Nov. 28 (UPI) -- Widespread ransacking of cargo such as cement, flour and fuel has hampered Cuba's rail system, the country's official newspaper reported.
The thefts have led to damage on railcars and related infrastructure, according to a report by the Cuban official newspaper Granma.
Throughout 2017 and 2018, thieves damaged as many as 403 railcars moving cement to the western part of the country, the report, which was published Tuesday, said. Statistics show each railcar has been damaged 2.7 times, on average, over this period, which has delayed the movement of thousands of tons of merchandise by the Empresa de Ferrocarriles Centro, which is headquartered in Santa Clara.
The newspaper quoted Lazaro Moreno, a railroad company official, who said railroad theft had always occurred in the past but added that theft-related losses and damage have increased in recent years.
The railroad thieves, nicknamed "ninjas" by company officials, now attack railcars that return after cement deliveries, but have some residue. To remove this residue, which can add up to several tons, they use picks that damage the railcars, Moreno said.
Thieves sometimes get on board the train and "disconnect systems so as to stop the running" in areas where others thieves join.

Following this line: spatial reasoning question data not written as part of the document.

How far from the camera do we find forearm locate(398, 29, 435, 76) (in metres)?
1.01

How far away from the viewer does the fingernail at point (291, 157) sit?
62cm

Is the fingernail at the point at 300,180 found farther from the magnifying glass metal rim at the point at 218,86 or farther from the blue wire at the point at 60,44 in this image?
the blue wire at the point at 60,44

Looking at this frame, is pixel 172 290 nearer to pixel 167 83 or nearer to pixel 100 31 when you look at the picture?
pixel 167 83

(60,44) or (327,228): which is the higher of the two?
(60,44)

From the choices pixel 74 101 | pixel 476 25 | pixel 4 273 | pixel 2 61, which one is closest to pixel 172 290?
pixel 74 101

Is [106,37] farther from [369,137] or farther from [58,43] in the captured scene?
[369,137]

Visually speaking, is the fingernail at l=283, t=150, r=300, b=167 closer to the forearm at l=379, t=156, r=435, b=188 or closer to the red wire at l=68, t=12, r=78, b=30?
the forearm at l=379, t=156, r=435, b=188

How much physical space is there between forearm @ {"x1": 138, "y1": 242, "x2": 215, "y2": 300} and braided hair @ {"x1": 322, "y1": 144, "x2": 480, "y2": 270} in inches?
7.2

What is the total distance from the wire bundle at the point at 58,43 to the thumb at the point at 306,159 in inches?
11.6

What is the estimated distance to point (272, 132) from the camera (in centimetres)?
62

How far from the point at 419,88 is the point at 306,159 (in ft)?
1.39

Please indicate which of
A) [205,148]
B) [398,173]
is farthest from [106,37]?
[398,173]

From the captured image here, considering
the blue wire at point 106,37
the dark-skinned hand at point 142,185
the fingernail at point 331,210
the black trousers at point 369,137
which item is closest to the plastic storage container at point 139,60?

In some cases, thieves have attacked train personnel. They have also made off with train stairs, bars, and tubes, he added.
The areas where most theft occurs is in Ciego de Avila, Jatibonico in Sancti Spiritus, and Placetas, Villa Clara.
The need to take railcars out of circulation to repair damage has delayed the transportation of at least 15,000 metric tons of cement as each car can move 60 metric tons, railroad officials said, as reported by Granma.
In addition, there have been attacks against railcars and silos used to move flour to the port of Cienfuegos.
The Empresa de Ferrocarril Centro Este, which covers Ciego de Avila, Camaguey and Las Tunas has also suffered theft, mostly of fuel but also of industrial products, the report added.
Gilberto Baro, in charge of Empresa de Ferrocarril Centro Este said it is plagued by the theft of diesel, sometimes carried out by his employees.
Cuban police have recently detected five cases of workers who were involved in theft and illegal sale of fuel in different areas. The company has tried to use GPS and magnetic prepaid cards to better prevent the theft of diesel, he added.
Raimundo Montero, a railroad company official in Camaguey, said company workers are reminded "every day" about the ways to handle diesel and that every worker knows well what is risked in case of being caught stealing.
Merchandise coming from industrial areas in Cienfuegos and transported to other areas of the country has also been stolen, he said.
Police has helped prevent losses and recently kept thieves from making off with 22 sacks of flour, he said.
The government plans to intensify controls on lines that connect with the Carlos Marx cement plant and the Camilo Cienfuegos oil refinery.
Cuban President Miguel Diaz-Canel visited Russia at the start of the month and during his visit discussed with Russian officials ways to modernize the system, with over 600 miles of railways.